## [Exercise requirements]
Can you summarize the text on Erin Hamilton below in two sentences?

## [Excerpt to read]
___
- Born: Erin Kate Hamilton August 14, 1968 (age 58)
- Genres: Dance, house
- Occupation: Singer-songwriter
- Spouse: Trae Carlson ​(divorced)​

= Erin Hamilton =

American dance and electronic music singer (born 1968)

Erin Kate Hamilton (born August 14, 1968) is an American dance and electronic music singer.

==Biography==
The daughter of actress Carol Burnett and TV producer Joe Hamilton, she has scored several hits on the U.S. Hot Dance Club Play chart. She is the youngest of her mother's three children, and the youngest of her father's 11 children.

Prior to a dance music career, Hamilton was a member of several jazz and blues-influenced bands (As Is, Komba Kalla) and played at the House of Blues. Her first solo single was a cover version of Gary Wright's 1975 hit "Dream Weaver", released in 1998. Her debut album, One World, was released the following year. The album also included a cover of Cheap Trick's hit "The Flame". To promote the album, she opened for artists such as Bette Midler and Whitney Houston. In 2008, her cover of "The Flame" was remixed and re-released (as "The Flame 08"), and this version hit number one on the U.S. dance chart in April.
___
## [Image-linked spatial questions]

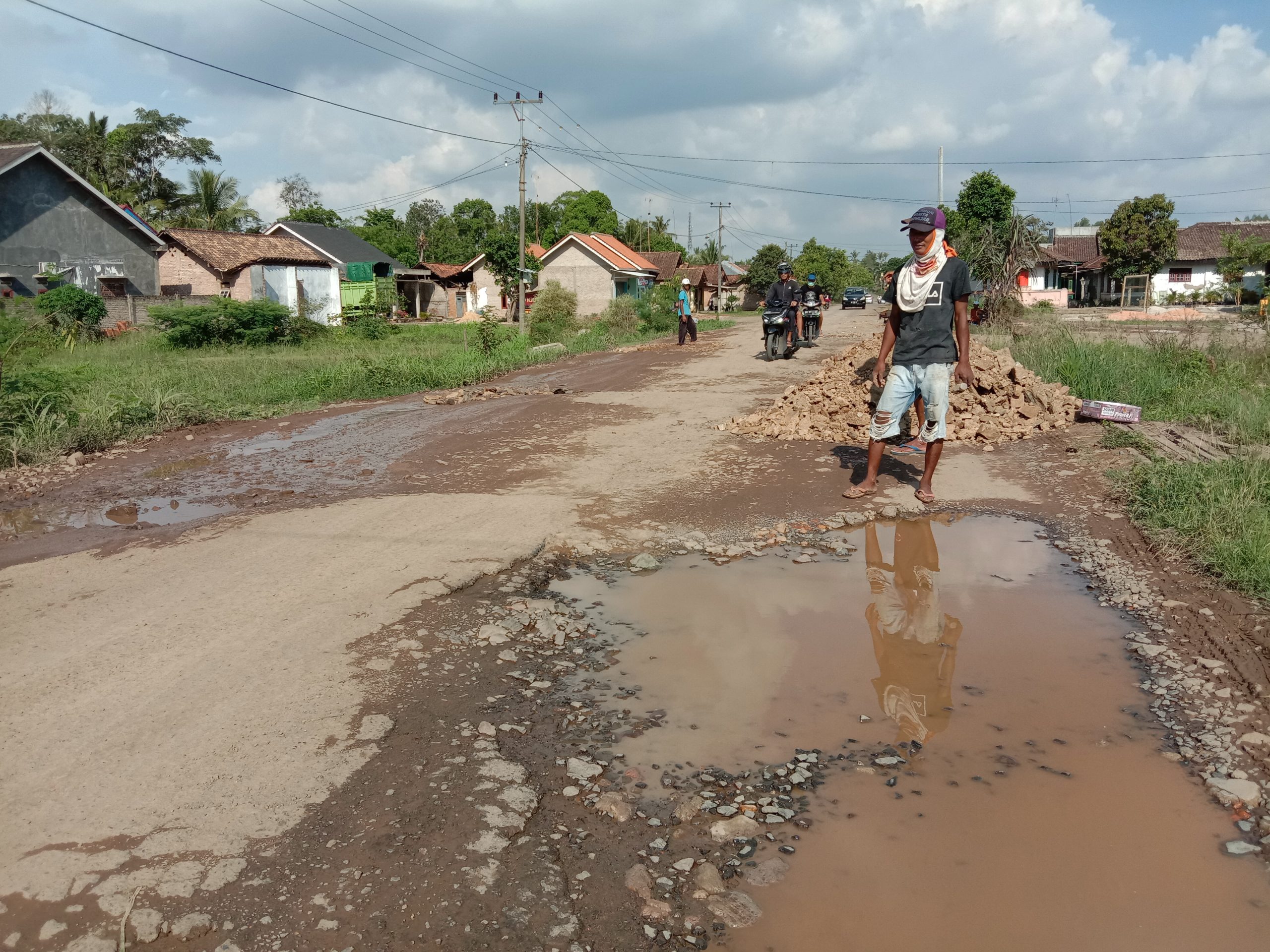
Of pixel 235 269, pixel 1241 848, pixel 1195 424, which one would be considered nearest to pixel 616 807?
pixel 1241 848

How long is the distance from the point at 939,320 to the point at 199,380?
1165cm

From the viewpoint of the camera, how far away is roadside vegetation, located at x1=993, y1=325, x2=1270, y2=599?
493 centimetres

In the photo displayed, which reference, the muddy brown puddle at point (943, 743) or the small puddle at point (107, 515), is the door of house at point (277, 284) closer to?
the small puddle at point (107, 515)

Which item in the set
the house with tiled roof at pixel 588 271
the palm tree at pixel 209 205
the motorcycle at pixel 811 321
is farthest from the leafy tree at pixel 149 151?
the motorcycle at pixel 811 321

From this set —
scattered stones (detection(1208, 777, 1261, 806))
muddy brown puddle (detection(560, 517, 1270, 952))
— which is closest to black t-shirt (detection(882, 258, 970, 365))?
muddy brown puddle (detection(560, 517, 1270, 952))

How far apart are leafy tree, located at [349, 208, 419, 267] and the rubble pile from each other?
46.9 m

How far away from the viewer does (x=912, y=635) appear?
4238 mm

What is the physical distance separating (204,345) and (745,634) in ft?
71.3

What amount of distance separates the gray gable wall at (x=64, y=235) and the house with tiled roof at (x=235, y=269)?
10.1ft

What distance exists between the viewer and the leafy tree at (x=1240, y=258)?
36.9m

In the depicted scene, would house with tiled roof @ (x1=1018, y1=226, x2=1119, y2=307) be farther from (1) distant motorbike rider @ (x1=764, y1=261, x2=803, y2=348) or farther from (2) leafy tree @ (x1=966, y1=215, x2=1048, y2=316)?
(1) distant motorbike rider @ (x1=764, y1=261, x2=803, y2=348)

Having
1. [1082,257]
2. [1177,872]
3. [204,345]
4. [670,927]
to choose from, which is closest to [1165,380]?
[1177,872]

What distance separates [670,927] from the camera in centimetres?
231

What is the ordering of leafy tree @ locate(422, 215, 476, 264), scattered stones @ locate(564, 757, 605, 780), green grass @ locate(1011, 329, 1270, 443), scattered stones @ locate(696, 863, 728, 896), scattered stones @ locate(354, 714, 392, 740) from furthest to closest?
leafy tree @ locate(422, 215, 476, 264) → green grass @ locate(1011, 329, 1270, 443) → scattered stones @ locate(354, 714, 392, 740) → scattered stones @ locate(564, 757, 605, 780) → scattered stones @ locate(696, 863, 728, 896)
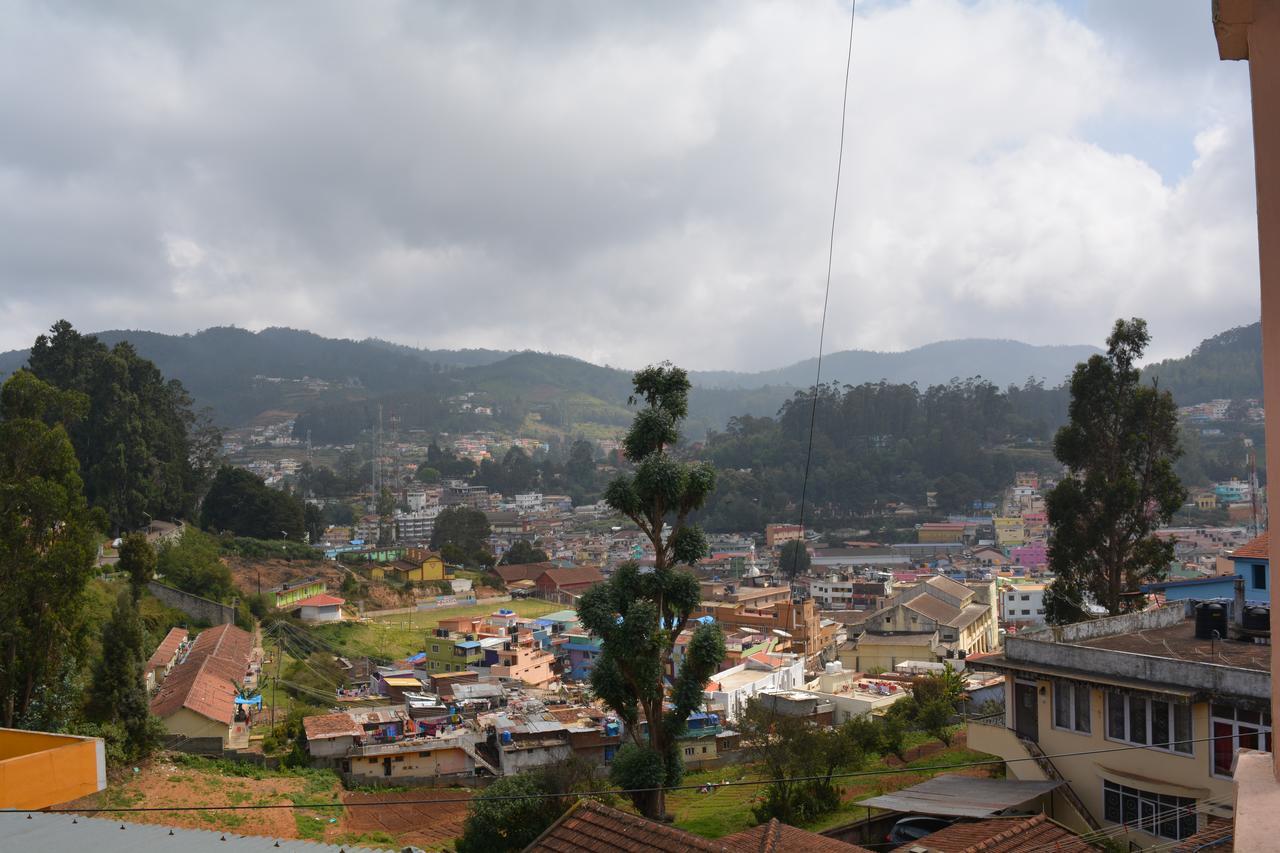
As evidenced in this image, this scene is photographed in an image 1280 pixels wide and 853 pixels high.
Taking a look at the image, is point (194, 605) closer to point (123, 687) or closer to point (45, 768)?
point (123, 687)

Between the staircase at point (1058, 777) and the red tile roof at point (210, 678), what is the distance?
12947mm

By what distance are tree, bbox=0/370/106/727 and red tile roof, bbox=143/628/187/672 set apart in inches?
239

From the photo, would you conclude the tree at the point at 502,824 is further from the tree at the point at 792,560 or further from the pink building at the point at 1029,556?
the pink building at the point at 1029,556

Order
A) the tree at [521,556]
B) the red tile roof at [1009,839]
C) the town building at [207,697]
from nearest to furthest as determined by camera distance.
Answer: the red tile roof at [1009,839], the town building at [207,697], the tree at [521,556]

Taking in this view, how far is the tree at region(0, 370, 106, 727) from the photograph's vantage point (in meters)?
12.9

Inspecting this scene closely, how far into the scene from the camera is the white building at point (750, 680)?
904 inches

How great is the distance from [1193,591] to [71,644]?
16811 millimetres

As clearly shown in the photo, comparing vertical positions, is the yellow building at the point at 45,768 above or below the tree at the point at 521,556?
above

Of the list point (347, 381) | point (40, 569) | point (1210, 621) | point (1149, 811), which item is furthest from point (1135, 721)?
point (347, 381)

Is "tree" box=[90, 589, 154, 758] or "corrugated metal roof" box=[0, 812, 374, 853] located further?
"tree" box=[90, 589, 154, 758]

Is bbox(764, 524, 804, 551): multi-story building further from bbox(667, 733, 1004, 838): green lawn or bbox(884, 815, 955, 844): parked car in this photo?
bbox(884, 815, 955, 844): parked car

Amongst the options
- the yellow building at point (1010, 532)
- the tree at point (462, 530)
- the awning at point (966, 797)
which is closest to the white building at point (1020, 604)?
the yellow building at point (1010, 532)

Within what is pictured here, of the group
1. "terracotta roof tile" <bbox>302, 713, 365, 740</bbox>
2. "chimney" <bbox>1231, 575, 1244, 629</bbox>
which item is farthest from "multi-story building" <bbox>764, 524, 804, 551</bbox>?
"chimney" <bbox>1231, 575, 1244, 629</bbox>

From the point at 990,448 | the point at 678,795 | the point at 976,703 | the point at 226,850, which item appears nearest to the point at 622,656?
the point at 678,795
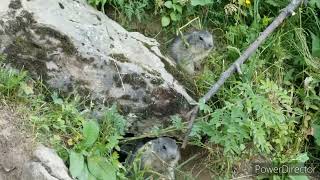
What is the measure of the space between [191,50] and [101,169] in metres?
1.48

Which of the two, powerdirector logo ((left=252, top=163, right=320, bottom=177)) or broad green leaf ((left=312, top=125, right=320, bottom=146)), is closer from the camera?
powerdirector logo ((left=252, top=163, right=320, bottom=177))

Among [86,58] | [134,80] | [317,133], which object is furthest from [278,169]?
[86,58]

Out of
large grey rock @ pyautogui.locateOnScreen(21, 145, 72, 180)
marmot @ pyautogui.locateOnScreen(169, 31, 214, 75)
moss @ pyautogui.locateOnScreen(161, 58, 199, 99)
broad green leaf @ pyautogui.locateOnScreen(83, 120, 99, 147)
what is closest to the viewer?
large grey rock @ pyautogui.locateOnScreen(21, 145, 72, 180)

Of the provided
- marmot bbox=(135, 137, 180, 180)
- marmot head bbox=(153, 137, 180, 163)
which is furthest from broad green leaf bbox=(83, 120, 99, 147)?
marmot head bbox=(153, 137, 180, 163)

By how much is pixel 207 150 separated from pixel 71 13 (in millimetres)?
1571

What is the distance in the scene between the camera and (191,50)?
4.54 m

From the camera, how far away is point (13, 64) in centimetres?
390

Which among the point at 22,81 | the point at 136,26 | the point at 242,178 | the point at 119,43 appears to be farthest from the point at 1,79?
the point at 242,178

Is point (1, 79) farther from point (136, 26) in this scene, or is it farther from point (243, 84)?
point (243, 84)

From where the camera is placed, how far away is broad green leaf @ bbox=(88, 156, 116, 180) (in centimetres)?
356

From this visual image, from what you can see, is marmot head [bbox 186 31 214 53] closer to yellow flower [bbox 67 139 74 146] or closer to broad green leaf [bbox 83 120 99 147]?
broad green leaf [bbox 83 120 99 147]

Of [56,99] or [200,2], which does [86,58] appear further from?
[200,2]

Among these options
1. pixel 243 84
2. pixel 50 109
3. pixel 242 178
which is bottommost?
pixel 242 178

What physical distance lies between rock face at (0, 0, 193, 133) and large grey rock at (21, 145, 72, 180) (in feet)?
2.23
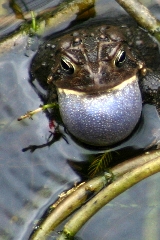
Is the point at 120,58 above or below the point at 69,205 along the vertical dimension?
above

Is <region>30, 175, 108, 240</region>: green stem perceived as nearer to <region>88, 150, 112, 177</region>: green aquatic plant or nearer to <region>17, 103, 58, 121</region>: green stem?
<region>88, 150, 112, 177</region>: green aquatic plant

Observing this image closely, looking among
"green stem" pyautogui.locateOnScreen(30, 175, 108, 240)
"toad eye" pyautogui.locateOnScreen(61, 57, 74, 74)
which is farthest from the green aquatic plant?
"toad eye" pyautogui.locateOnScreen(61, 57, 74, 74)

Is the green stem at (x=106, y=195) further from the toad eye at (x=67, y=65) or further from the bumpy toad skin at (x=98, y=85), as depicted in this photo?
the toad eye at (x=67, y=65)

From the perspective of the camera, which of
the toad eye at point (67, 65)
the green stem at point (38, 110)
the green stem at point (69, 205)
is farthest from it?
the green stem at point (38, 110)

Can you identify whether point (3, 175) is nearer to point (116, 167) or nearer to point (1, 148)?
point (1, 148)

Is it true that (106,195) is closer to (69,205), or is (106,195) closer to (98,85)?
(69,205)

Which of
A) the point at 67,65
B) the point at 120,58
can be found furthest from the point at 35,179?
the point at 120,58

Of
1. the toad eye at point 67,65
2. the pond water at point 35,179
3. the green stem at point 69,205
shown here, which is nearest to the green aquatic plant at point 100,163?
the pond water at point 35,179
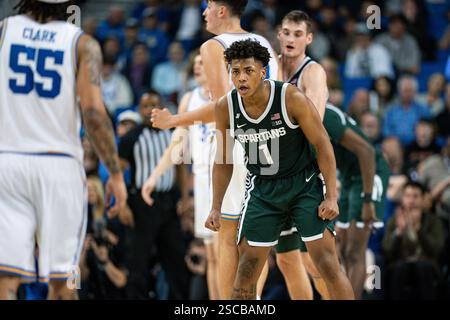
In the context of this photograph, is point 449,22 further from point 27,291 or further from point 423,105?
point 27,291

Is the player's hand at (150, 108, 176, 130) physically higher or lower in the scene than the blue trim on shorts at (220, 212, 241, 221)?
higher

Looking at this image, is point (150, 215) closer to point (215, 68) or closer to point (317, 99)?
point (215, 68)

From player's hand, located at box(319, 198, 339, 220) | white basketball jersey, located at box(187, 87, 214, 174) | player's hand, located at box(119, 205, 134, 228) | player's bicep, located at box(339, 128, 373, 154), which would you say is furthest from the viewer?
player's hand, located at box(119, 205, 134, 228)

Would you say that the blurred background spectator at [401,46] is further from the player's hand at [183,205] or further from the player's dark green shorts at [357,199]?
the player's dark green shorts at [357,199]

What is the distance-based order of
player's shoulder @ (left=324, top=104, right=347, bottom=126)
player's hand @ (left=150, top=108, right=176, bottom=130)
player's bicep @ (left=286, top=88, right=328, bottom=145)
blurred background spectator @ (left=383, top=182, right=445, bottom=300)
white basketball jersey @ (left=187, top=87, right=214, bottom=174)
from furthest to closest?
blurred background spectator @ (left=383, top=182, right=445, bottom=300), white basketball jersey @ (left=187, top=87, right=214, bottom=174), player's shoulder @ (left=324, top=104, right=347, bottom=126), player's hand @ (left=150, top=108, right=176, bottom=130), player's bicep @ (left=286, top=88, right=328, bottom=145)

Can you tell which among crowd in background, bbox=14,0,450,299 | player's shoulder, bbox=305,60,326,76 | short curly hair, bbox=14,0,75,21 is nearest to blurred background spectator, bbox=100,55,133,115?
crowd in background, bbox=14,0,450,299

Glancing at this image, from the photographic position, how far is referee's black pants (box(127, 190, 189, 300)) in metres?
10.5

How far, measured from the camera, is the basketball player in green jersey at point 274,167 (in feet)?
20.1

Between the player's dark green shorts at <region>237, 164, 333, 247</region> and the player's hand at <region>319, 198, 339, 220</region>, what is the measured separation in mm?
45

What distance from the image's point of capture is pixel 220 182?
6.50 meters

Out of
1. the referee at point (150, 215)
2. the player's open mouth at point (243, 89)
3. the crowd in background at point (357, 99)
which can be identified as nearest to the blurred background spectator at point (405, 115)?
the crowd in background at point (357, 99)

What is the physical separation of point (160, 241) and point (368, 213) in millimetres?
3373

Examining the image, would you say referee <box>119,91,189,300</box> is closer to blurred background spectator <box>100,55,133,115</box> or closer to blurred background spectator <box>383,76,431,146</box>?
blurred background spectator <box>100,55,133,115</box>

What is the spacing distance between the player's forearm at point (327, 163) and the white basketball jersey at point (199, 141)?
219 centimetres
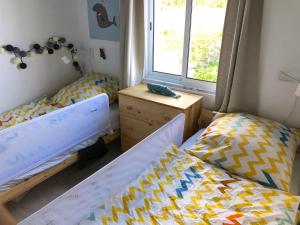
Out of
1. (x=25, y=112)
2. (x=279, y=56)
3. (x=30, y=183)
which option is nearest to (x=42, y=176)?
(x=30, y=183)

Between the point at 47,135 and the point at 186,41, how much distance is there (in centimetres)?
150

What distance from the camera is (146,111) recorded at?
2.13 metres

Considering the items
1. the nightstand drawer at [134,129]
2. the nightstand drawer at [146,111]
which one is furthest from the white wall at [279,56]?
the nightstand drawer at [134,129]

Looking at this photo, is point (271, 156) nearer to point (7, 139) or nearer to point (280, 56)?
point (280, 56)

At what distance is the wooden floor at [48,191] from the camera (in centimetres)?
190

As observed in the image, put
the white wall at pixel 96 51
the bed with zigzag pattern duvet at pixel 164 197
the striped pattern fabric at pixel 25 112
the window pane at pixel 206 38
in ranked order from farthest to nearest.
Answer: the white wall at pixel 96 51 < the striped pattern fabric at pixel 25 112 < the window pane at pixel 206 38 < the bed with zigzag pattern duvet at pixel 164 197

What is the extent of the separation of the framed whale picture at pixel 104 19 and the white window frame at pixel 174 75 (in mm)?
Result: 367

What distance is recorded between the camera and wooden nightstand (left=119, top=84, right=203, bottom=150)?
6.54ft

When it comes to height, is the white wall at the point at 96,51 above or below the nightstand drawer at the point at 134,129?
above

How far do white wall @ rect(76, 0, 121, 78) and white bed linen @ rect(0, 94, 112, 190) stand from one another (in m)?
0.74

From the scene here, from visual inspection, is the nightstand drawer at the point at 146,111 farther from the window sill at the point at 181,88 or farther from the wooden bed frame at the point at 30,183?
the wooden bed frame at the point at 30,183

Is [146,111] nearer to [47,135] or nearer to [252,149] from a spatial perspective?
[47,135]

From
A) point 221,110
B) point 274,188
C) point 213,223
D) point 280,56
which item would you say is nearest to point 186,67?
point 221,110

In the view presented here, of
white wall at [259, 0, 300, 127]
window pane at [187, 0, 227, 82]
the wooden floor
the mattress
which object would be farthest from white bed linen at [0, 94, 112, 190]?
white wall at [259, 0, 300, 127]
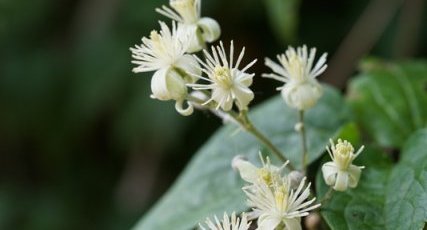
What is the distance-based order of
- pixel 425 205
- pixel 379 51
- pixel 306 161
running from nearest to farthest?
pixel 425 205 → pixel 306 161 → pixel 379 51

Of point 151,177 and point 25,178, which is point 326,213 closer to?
___
## [Exercise solution]
Erin Kate Hamilton, born August 14, 1968, is an American dance and electronic music singer and the daughter of actress Carol Burnett and TV producer Joe Hamilton. After playing in jazz and blues-influenced bands, she released a cover of "Dream Weaver" as her first solo single in 1998 and her debut album, One World, the following year, and a 2008 remix of her cover of "The Flame" hit number one on the U.S. dance chart.